De ce fait, le premier jugement parodie le "droit" et la justice autant commutative que distributive en affirmant, sans prononcer les mots, que si elles veulent "en égalité", elles obtiendront "en égalité". Elles auront une part égale de l’objet convoité, au-delà de leurs désirs, de leurs intérêts, car en ne tranchant pas leur requête (qui n’était autre que de statuer qui était la mère naturelle), il ne reste que de trancher l’objet (le garçon) de leur controverse et ce, même si cela entraîne la mort du nouveau-né. Comme l’affirme la narration, elles, chacune des mères, n’auront chacune, à la fin, que la moitié d’un objet, dit « enfant », qui n’est plus un « enfant », mais plutôt un cadavre d’enfant.

 

L’astuce de Salomon, la ruse du jugement, est de laisser se déployer un drame humain là où la symbolique du droit (c.-à-d. remplacer un « peser » au profit d’un « trancher ») est totalement inadéquate, voire ignoble et irrationnelle.  Le premier jugement déplait humainement à tous non seulement parce que le résultat est désastreux, mais aussi parce qu’il se moque d’un malheur initial qu’il n’affronte pas et qu’il ne peut jamais affronter rationnellement ! Au début un garçon mort et à la fin de ce premier jugement un deuxième garçon mort ; deux morts et ce, au nom de la Justice ?

 

Le récit biblique indique en effet - à l’intérieur d’un cadre herméneutique - deux scénarios identiquement probables quant à ce qui a pu se produire avant le procès.

 

Examinons un premier scénario qui débute par la mort d’un nouveau-né et la substitution éventuelle du bébé vivant par le bébé mort par une des deux femmes. Dans ce scénario tout débute avec un nouveau-né qui décède soit par la « mort subite du nourrisson», soit par un «accident de couchage ». Certains mots du récit biblique indiquent, sans certitude, qu’une des mères aurait peut-être étouffé son bébé en se couchant accidentellement sur lui. Nous pouvons facilement, et avec compassion, reconstituer la scène où une de ces mères fatiguée et épuisée, se consacrant avec bonheur et amour à son fils, tombe de sommeil et l’étouffe accidentellement. Que faire devant cette catastrophe ? Une substitution de bébé ? En ligne avec ce premier scénario, la réponse est, peut-être, « oui ».

_Éléments du jeu de données enregistrés_.
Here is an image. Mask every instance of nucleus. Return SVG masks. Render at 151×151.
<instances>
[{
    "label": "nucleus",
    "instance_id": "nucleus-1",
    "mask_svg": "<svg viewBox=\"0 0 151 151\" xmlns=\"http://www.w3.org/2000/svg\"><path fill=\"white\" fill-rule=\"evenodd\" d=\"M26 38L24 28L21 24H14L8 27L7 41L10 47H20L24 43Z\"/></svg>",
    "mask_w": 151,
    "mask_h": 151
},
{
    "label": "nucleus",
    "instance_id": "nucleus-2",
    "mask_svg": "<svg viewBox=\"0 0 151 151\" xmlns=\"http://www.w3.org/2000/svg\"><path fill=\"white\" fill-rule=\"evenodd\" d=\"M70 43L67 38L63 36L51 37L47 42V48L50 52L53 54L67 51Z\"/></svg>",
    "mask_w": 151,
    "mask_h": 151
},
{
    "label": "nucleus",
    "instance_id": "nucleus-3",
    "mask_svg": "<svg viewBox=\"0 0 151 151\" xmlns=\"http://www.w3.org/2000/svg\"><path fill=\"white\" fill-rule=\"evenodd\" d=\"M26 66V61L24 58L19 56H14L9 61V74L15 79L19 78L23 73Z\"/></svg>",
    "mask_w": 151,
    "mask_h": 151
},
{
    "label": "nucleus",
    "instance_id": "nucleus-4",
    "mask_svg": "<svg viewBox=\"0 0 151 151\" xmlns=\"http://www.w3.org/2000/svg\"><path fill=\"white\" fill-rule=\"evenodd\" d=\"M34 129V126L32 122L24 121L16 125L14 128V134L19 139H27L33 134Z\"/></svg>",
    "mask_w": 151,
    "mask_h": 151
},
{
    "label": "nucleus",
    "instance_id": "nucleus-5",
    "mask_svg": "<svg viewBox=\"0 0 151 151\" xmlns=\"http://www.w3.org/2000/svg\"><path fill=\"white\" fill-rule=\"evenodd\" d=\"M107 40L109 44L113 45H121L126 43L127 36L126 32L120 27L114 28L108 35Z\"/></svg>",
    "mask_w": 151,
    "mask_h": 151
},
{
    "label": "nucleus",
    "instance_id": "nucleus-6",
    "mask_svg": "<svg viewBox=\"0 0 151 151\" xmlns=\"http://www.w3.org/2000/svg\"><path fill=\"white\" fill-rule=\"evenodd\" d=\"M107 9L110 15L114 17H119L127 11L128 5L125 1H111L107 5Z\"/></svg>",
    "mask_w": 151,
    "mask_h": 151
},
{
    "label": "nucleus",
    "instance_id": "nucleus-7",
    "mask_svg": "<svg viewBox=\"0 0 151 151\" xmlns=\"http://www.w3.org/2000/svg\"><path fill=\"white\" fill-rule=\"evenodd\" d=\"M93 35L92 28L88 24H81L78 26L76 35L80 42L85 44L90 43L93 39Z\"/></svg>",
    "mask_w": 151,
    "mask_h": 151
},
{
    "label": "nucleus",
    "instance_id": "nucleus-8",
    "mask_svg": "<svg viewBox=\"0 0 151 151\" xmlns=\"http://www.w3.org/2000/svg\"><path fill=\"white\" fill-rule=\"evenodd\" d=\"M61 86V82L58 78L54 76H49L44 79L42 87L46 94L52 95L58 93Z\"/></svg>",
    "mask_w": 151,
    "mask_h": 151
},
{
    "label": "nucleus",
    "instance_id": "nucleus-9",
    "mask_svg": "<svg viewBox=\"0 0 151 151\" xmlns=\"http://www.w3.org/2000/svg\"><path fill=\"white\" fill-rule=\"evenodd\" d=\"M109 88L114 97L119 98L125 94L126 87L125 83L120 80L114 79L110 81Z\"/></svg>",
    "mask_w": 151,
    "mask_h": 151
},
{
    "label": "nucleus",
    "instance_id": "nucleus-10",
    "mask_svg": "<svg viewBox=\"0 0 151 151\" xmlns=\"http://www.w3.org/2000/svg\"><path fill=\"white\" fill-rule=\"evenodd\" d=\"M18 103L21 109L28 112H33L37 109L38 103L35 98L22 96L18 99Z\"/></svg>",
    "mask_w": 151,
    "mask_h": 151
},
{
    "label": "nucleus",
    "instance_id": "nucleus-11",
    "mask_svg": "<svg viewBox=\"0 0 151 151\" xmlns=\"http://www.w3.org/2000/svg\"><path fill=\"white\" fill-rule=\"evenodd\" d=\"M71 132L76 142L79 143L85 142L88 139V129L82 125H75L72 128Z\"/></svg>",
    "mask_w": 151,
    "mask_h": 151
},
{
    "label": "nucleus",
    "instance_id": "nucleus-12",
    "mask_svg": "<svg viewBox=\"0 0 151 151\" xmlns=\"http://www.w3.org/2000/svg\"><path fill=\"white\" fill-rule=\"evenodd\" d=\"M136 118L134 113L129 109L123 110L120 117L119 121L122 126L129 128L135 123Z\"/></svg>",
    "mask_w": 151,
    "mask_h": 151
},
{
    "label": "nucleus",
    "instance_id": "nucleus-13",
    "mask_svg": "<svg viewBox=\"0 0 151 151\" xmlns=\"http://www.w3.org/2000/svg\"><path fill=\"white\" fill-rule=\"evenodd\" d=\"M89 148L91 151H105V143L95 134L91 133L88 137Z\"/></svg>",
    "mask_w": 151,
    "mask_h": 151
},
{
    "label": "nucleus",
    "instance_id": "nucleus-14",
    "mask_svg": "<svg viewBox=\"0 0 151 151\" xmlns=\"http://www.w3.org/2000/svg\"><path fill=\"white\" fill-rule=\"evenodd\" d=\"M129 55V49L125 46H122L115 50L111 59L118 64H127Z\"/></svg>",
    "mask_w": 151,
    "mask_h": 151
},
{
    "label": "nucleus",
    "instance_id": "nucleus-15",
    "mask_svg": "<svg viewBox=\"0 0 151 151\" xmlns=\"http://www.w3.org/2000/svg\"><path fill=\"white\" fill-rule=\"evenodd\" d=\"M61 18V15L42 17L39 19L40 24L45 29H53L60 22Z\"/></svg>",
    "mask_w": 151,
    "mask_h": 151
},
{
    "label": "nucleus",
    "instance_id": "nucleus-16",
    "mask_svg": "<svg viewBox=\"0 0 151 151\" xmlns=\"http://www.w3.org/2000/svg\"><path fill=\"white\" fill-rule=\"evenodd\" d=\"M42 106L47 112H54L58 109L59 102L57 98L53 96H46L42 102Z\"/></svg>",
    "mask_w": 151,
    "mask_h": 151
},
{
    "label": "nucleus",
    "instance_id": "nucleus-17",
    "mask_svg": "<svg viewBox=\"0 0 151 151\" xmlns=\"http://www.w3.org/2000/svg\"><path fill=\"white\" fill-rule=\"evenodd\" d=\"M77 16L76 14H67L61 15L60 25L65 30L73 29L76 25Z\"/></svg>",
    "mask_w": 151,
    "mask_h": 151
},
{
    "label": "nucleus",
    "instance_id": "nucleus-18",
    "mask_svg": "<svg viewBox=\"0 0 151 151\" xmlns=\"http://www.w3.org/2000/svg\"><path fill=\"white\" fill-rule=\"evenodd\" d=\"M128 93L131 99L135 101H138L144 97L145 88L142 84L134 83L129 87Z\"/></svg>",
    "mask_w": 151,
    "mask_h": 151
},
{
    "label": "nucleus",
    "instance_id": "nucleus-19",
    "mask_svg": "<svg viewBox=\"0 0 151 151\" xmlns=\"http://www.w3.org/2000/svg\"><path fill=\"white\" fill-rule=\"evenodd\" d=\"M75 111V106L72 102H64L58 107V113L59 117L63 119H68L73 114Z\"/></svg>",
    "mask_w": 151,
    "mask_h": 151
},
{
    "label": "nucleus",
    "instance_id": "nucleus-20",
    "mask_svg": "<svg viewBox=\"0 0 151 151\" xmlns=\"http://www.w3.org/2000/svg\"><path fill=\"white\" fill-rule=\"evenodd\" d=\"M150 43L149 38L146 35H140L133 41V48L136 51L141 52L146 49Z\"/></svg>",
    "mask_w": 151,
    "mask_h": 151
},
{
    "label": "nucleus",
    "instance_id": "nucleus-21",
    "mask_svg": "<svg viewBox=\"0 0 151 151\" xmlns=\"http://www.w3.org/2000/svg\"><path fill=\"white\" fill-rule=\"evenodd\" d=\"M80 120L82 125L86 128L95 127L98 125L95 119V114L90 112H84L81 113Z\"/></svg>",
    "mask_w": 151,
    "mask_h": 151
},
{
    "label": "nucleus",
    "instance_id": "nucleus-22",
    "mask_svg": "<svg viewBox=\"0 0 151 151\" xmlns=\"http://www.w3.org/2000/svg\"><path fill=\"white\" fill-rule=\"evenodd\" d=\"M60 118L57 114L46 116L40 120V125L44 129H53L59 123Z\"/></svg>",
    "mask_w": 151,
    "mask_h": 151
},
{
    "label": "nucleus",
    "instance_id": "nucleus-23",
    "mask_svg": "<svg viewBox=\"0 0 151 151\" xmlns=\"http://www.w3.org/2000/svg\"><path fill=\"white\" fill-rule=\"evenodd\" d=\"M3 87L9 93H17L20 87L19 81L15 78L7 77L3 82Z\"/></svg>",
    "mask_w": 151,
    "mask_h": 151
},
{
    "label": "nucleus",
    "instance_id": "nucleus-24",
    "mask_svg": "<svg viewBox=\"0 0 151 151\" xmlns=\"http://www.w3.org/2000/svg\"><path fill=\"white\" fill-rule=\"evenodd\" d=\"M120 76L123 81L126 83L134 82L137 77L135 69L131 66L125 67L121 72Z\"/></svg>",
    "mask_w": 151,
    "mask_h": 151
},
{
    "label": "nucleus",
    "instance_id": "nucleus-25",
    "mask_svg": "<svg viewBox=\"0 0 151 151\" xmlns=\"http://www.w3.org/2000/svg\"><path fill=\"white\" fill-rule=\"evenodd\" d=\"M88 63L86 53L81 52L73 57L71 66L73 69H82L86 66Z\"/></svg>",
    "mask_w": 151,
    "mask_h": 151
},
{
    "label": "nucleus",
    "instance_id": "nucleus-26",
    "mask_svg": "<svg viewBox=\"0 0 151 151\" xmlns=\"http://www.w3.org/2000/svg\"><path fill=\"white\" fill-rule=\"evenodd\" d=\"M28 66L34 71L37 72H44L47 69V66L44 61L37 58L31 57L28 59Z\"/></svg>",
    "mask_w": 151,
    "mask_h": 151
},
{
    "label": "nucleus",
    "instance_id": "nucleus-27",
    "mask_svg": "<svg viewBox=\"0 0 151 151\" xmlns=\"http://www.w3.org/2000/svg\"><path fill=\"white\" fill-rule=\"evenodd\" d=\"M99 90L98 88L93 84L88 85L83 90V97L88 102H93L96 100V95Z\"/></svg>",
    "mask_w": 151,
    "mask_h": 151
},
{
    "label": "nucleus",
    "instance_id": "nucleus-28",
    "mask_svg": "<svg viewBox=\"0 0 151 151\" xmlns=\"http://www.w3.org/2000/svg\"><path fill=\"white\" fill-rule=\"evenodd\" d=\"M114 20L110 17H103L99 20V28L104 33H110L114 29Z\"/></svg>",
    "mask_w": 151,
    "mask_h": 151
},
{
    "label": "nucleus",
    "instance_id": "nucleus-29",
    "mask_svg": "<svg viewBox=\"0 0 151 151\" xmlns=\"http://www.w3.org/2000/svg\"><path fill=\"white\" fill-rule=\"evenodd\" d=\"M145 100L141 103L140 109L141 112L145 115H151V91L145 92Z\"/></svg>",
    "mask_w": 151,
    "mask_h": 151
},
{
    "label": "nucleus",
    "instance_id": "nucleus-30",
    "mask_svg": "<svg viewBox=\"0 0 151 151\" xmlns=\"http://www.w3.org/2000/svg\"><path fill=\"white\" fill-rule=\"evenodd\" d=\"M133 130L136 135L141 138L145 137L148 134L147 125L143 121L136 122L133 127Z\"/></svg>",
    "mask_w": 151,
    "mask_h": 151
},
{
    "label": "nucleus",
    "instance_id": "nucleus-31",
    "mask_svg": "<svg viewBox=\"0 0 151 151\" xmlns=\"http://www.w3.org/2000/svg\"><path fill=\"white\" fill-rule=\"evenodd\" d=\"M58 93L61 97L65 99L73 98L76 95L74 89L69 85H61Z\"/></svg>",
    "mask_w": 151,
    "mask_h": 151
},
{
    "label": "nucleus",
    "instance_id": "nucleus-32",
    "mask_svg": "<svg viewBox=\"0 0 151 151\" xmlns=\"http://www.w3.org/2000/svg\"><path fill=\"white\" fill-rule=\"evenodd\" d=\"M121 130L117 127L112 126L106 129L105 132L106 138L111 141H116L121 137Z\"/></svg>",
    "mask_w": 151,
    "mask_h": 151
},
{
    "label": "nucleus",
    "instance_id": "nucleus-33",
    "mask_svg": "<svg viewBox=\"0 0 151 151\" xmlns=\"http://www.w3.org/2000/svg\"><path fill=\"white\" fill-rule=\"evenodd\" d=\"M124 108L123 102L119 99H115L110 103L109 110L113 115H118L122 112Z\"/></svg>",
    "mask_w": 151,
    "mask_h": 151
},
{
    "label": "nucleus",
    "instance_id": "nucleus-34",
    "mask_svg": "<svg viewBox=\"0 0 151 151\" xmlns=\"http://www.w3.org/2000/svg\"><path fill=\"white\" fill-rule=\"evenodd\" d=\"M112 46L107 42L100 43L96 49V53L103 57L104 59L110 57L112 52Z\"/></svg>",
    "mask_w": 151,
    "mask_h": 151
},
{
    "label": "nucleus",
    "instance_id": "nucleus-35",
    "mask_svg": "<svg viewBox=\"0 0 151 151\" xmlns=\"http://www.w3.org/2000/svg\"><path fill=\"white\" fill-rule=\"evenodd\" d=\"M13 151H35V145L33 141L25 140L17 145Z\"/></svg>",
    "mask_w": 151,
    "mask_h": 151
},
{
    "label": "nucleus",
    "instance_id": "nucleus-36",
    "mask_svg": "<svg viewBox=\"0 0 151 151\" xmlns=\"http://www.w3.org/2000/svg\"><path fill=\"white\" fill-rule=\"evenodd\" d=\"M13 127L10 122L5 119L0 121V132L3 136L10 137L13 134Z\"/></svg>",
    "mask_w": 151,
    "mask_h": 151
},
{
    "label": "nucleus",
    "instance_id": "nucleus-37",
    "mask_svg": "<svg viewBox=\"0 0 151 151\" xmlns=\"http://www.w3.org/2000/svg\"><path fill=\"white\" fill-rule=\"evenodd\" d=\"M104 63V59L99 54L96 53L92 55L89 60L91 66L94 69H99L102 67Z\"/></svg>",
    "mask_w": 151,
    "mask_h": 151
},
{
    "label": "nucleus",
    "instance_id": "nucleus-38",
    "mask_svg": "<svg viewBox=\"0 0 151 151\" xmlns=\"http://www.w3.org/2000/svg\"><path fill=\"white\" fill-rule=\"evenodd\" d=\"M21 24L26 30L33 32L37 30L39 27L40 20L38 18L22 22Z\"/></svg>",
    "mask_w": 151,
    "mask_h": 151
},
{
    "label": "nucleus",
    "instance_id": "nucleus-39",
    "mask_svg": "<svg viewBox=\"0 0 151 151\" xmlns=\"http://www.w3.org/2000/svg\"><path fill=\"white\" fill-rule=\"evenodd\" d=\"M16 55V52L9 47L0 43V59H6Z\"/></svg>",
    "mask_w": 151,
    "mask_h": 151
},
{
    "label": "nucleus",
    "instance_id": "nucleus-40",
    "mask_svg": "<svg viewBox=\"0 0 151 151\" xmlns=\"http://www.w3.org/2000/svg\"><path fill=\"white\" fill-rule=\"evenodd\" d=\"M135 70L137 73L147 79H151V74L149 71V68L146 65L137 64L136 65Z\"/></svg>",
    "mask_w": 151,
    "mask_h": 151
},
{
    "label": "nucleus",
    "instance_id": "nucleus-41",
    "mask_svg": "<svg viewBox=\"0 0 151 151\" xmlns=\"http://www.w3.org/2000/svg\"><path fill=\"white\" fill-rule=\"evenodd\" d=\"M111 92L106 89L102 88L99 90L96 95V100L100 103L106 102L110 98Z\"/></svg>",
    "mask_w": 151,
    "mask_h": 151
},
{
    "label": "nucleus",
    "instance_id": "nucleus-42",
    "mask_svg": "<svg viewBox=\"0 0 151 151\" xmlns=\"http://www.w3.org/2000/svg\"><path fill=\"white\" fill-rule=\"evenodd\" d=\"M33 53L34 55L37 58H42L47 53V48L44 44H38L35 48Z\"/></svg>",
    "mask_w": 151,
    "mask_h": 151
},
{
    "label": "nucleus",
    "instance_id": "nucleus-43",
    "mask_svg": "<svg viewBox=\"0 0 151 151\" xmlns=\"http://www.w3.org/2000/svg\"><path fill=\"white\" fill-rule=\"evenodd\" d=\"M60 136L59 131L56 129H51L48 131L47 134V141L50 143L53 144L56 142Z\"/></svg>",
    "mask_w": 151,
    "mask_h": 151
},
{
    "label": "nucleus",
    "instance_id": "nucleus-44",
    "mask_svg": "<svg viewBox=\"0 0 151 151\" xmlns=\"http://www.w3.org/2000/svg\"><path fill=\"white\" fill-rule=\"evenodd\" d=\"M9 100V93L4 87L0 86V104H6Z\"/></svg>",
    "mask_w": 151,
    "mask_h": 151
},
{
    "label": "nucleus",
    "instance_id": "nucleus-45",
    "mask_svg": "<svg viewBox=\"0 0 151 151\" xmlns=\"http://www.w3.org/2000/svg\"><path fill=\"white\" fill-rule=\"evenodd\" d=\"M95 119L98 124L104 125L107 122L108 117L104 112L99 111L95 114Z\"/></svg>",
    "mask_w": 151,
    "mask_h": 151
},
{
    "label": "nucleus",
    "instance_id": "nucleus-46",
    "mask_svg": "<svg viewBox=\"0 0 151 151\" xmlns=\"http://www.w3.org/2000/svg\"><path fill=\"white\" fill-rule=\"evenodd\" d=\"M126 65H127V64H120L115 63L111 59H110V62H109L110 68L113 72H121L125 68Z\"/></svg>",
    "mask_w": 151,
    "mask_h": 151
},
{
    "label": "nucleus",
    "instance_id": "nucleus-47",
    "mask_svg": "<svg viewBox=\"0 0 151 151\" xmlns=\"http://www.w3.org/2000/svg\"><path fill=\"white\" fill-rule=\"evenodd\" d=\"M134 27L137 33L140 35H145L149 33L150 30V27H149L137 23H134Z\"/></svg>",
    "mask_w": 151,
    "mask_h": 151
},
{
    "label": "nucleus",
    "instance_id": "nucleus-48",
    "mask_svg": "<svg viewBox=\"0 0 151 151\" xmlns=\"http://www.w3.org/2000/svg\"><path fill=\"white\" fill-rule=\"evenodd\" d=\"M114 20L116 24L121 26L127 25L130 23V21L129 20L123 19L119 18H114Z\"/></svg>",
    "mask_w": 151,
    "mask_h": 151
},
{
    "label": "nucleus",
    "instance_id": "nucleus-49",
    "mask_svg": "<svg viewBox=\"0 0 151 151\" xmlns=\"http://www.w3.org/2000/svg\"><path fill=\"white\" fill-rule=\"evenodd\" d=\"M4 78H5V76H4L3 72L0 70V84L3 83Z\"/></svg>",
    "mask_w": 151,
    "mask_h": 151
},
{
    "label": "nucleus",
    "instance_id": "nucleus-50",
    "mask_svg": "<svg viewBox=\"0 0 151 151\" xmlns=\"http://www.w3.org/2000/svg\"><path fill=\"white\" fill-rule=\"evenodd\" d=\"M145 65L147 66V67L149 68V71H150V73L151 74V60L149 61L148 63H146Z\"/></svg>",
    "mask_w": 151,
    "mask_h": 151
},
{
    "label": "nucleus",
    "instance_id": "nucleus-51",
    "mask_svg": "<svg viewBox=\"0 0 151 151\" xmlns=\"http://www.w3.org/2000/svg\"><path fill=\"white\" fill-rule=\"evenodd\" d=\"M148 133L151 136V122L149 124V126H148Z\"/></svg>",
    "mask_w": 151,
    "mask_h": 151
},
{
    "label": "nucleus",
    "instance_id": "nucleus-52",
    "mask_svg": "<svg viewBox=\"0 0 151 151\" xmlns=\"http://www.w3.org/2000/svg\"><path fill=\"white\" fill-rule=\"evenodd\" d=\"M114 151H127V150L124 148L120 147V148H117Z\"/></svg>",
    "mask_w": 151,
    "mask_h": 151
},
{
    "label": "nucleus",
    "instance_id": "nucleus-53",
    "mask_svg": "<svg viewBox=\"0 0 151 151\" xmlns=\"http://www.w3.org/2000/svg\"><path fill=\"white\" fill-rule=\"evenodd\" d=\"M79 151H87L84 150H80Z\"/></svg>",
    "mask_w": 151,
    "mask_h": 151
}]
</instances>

_TRAVAIL À FAIRE_.
1) Indiquez si chacune des affirmations suivantes s'accorde avec le texte sur le jugement de Salomon : (a) le récit biblique affirme avec certitude qu'une des mères a étouffé son bébé ; (b) le premier jugement tranche l'objet de la controverse au lieu de trancher la requête des femmes ; (c) le récit biblique présente deux scénarios identiquement probables sur ce qui a pu se produire avant le procès. Répondez par oui ou par non et citez les mots du texte qui le justifient.
2) D'après le texte sur le jugement de Salomon, quelles sont les deux causes possibles du décès du nouveau-né dans le premier scénario ?
3) Poursuivez le texte sur le jugement de Salomon à partir de l'endroit où il s'arrête.

_RÉPONSES_.
1)
(a) Non : « Certains mots du récit biblique indiquent, sans certitude, qu’une des mères aurait peut-être étouffé son bébé en se couchant accidentellement sur lui. »
(b) Oui : « en ne tranchant pas leur requête (qui n’était autre que de statuer qui était la mère naturelle), il ne reste que de trancher l’objet (le garçon) de leur controverse »
(c) Oui : « deux scénarios identiquement probables quant à ce qui a pu se produire avant le procès »

2) La « mort subite du nourrisson » ou un « accident de couchage ».

3)
 

Le deuxième scénario est également probable, quoique construit à l’inverse de ce qui est suggéré dans le premier. Ce nouveau scénario évoque une différente éventualité, un autre « peut-être », également possible et envisageable, à savoir la possibilité que la mère se réveille et constate que son bébé est mort – comme dans le premier scénario – soit par une « mort subite du nourrisson », soit par « accident de couchage » et, tout comme la mère du scénario précédent, qu’elle « panique ». À partir de cela tout se joue au niveau de la psyché et dans le refus psychologique d’accepter l’évidence : la mort de son bébé. Il s’agit d’un refus, d’un déni ou d’une distorsion psychologique de cette réalité qui s’impose à cette mère et qui la convainc que cela ne peut simplement pas être réel, qu’il doit exister une autre explication, que l’autre femme a dû, en catimini, substituer un bébé mort pour alors dérober son bébé vivant à elle.

 

Le refus de « vérité » (de la « réalité ») est un puissant mode opératoire de la psyché pour se protéger contre l’« insupportable », « l’inexplicable », « la douleur » et également pour se construire une vérité, une réalité qui peut être acceptable pour cette même psyché, d’où la distorsion. D’où la question de savoir si la mère qui se réveille avec un bébé mort est dans un état de refoulement, de blocage ou de psychose ? Si oui, alors inévitablement nous devons conclure que le bébé vivant n’est pas à elle.

 

En somme, c’est à cette égale vraisemblance (et invraisemblance) des deux scénarios possibles qu’est confronté le Roi-juge Salomon. Et quand il prononce son premier jugement, à savoir de trancher, de faire passer l’enfant sous la lame, il ne fait guère de « juris prudence » dans le sens ordinaire, mais joue indûment (comme dans une théorie du jeu – nous y reviendrons) avec la symbolique d’un « droit qui tranche », pour ainsi réellement opter pour trancher à mort le nouveau-né, là où il aurait dû s’arrêter net devant l’absurde, devant l’inhumain, devant la monstruosité. Quand le premier jugement ne nous plaît en aucune façon, c’est parce que il ne répare rien, ne partage pas vraiment, ne règle en rien le problème : le Roi-juge ruse et condamne uniquement un bébé innocent à la mort. Le premier jugement ne fait en fin de compte que doubler bêtement le malheur et ne sert que pour partager également le malheur, au détriment et au prix de la vie d’un bébé ! Pour que les deux mères puissent sortir du tribunal de Salomon égales entre elles, égales dans leur malheur et avec un bébé mort de plus à enterrer.

 

Or, la Justice sert-elle la mort ? La Justice sert-elle le malheur ? L’égalité est-elle autre chose que le jeu de trancher un « objet » en parts égales pour donner à « toi » et à « toi » ? Il s’agit de questions qui nous amènent logiquement à la révision de ce jugement initial, et à la prononciation d’un deuxième jugement par Salomon que nous ne jugeons guère meilleur juridiquement.

 

  1. 3.      Le deuxième jugement de Salomon.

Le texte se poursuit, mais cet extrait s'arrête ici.